Bei Yu Shan menggaruk kepalanya dan berkata, “Manajer Chen, setelah mendengar apa yang Anda katakan, sepertinya kondisinya selalu agak aneh.” Dalam perjuangan hidup dan mati ini, reaksi Yang Kai tampak lebih naluriah daripada terencana, seolah-olah pikirannya tidak berada di medan perang ini, tetapi itu sama sekali tidak dapat dibayangkan. Menghadapi begitu banyak musuh sendirian dan tidak memperhatikan medan perang, bagaimana mungkin dia tidak peduli dengan nyawanya sendiri?

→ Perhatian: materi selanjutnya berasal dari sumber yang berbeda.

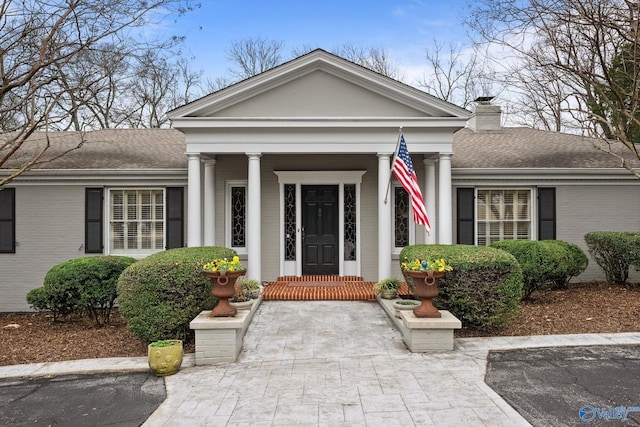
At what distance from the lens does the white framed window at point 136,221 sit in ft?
36.4

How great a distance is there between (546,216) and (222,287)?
8.35 m

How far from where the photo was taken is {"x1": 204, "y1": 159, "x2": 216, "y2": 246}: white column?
410 inches

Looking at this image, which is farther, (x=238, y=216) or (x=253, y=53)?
(x=253, y=53)

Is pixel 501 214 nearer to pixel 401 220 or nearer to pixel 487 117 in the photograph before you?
pixel 401 220

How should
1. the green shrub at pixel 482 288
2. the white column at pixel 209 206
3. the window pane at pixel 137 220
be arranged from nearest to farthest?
the green shrub at pixel 482 288, the white column at pixel 209 206, the window pane at pixel 137 220

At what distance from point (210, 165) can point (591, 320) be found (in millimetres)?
8266

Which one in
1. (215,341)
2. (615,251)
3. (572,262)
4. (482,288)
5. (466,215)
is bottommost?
(215,341)

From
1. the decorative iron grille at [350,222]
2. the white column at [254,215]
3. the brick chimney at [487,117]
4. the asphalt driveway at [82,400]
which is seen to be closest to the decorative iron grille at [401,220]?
the decorative iron grille at [350,222]

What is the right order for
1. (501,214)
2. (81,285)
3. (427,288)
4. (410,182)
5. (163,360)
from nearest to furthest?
1. (163,360)
2. (427,288)
3. (410,182)
4. (81,285)
5. (501,214)

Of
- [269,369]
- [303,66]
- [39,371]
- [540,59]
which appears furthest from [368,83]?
[39,371]

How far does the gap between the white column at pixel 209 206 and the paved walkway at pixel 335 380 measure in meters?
3.22

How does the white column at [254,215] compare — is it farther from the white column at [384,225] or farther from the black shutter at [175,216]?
the white column at [384,225]

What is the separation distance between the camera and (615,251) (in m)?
9.86

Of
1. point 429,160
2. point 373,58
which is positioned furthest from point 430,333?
point 373,58
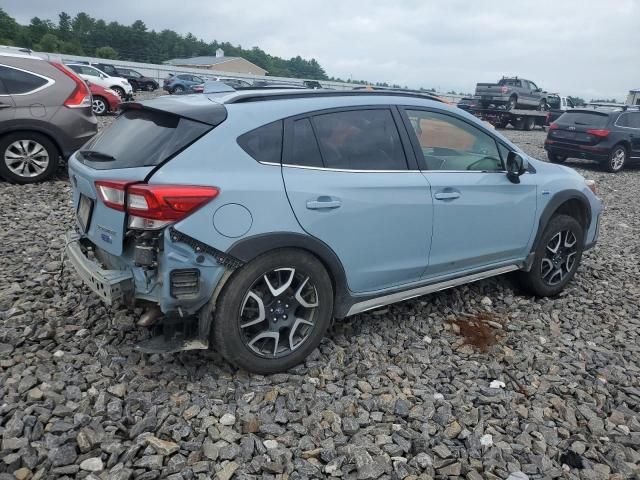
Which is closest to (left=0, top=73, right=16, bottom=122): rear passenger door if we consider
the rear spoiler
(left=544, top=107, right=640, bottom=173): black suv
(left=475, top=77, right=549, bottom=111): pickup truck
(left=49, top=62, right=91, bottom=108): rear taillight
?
(left=49, top=62, right=91, bottom=108): rear taillight

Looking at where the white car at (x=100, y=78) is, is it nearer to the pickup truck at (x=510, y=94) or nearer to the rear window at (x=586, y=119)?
the rear window at (x=586, y=119)

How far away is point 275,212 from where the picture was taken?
2.82 m

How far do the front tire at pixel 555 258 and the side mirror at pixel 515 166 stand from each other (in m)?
0.70

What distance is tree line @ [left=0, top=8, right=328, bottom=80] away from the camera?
70188mm

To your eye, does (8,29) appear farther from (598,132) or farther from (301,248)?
(301,248)

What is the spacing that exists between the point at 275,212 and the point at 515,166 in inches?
85.6

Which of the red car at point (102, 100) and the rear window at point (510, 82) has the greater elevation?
the rear window at point (510, 82)

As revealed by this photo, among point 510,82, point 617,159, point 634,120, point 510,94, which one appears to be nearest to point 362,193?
point 617,159

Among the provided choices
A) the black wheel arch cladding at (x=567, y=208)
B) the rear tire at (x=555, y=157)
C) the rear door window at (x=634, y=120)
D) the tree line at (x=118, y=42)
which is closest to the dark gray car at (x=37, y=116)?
the black wheel arch cladding at (x=567, y=208)

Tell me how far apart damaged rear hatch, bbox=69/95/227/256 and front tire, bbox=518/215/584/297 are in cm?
302

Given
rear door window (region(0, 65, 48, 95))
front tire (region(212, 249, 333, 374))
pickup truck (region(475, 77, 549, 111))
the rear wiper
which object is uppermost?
pickup truck (region(475, 77, 549, 111))

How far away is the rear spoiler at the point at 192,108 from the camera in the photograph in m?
2.85

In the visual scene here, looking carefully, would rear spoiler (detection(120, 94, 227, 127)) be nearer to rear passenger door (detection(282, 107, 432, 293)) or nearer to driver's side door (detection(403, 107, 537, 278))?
rear passenger door (detection(282, 107, 432, 293))

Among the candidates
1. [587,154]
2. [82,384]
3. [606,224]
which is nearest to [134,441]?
[82,384]
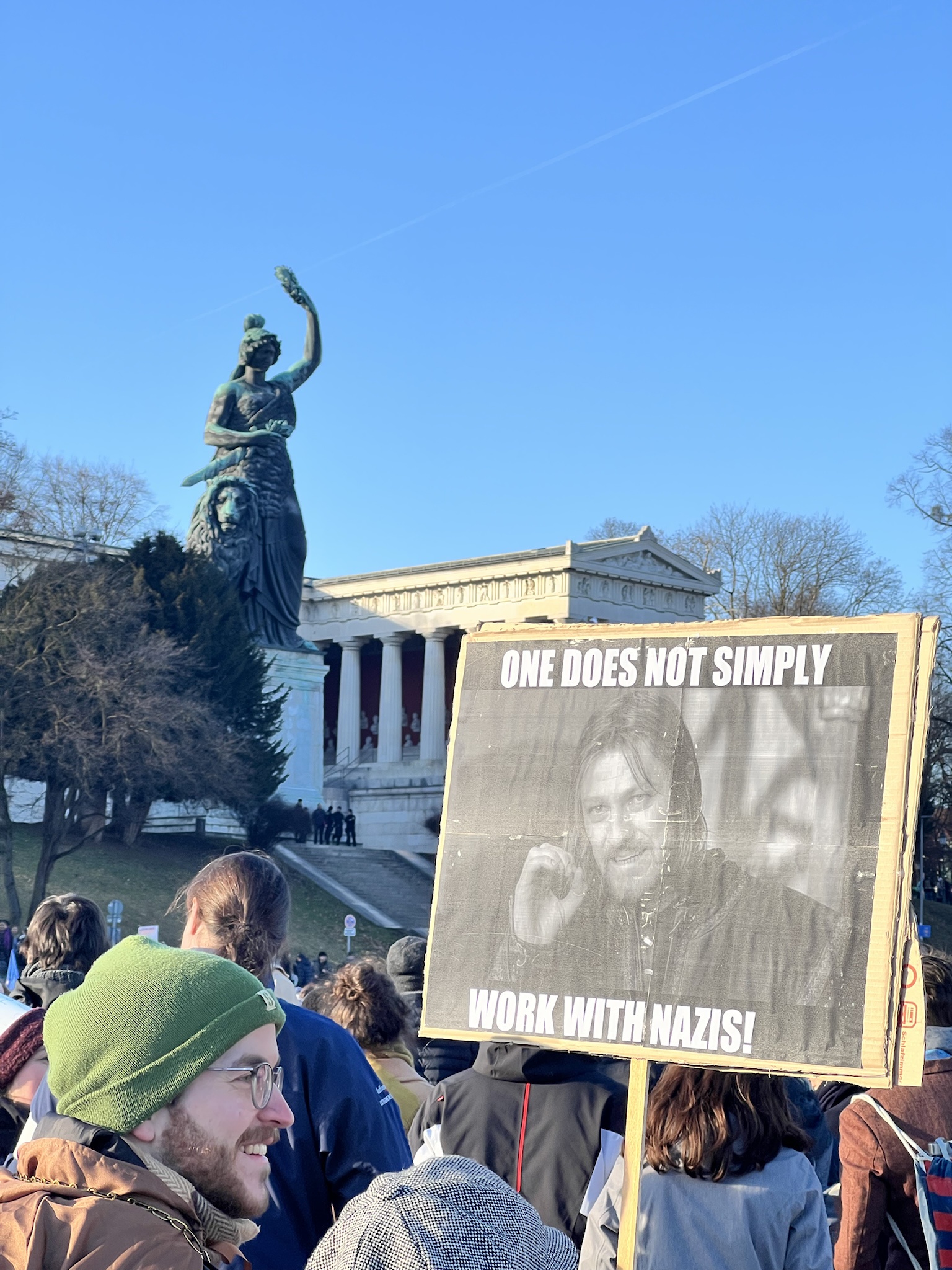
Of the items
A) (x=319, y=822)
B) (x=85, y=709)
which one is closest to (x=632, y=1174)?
(x=85, y=709)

Mata Lady Qin tiba-tiba menyipit seolah teringat sesuatu dan menutupi bibir merahnya, “Apakah kau ingat apa yang dia katakan sebelum pertempuran dimulai?”
Ou Yang Bing menundukkan kepalanya sambil berpikir sebelum perlahan mengucapkan, “Kalian berani mengganggu kesendirianku dan mengacaukan pikiranku? Kalian semua pantas mati! Hari ini, aku akan menggunakan nyawa kalian untuk mengembangkan Kemampuan Ilahi-ku!”
Wajah Chen Tian Fei dipenuhi keterkejutan saat dia berteriak, “Apakah bocah itu mencoba merangsang potensi tersembunyinya menggunakan pertempuran hidup dan mati ini untuk mengembangkan semacam Kemampuan Ilahi?”